The “Pompeii Effect” was demonstrated in 2012, when a highway construction project at Carspach, France, uncovered a German dugout frozen in time since its destruction in March 1918, he said. The complex caved in a matter of seconds, killing 34 German soliders almost immediately. Their skeletons were still sitting upright because “the soil entombed them that quickly,” he said.

French archaeologists found that an anaerobic environment slowed deterioration in the shelter. “It was almost perfect conditions for preservation,” he said.

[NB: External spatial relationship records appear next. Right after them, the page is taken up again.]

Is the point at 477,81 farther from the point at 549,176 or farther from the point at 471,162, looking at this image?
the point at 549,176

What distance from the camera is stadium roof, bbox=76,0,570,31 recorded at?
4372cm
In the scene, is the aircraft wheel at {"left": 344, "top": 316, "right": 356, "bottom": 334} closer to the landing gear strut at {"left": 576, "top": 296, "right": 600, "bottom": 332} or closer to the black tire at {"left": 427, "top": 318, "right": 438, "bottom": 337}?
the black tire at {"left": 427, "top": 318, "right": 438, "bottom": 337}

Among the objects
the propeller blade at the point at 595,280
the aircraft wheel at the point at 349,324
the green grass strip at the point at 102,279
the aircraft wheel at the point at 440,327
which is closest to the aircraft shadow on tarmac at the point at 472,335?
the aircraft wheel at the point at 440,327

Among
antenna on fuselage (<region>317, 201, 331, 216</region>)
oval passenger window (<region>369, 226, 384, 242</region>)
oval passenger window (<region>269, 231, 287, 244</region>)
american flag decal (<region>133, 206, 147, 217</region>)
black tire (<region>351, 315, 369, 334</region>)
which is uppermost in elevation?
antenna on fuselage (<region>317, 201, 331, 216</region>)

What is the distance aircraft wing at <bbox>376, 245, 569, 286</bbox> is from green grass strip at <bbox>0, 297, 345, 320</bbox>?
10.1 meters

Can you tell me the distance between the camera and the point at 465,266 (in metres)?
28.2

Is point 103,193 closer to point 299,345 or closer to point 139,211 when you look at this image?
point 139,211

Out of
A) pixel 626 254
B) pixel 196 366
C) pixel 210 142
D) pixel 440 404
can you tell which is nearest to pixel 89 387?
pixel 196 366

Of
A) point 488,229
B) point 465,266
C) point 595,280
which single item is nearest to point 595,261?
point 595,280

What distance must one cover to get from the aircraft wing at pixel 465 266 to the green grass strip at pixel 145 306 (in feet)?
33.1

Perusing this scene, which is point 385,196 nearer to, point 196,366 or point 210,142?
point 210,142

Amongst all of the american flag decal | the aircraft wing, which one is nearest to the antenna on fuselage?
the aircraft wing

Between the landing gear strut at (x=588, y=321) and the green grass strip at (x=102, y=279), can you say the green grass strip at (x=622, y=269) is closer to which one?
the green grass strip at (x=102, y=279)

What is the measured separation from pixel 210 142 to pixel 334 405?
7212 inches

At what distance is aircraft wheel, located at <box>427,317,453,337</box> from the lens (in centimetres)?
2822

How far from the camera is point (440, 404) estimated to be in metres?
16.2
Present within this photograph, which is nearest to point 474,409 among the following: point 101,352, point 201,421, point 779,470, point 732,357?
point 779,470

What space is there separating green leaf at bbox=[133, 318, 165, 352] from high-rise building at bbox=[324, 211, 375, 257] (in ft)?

Boots and leather leg protectors remained intact on bodies. Fragments of German newspapers, found on a bed, were still legible. Archaeologists found evidence of intestinal parasites in all of the remains and theorized that rat feces contaminated the soldiers’ food, Lutton said.

In 2002, archaeologists uncovered 20 bodies from the Grimsby Chums who probably were buried by their fellow Englishmen. Eighteen bodies were mostly complete, but two were missing significant body parts; remaining limbs were placed in anatomical order, suggesting the survivors’ “tenderness and perhaps devotion to their friends,” he remarked.

In the trenches of No Man’s Land, archaeologists found the body of a member of the Royal Welsh Fusiliers, along with a badge, gas mask lens, unused ammo shells, trench mirror, pocket knife, toothbrush and pencils.

The Australian government commissioned noted battle archaeologist Tony Pollard to search for mass graves in France where 5,500 Australians were killed or wounded in the Battle of Fromelles in 1916. Using an aerial map and a variety of technologies, Pollard uncovered eight burial pits where 250 sets of remains were exhumed and more than 5,000 artifacts were found, Lutton said. More than half of the remains have been identified through DNA, he added.

Many personal items were found at Fromelles, with rosaries and crucifixes being the most common. Lutton said the most poignant artifact was an Australian railway return ticket that was folded and stuffed in a gas mask.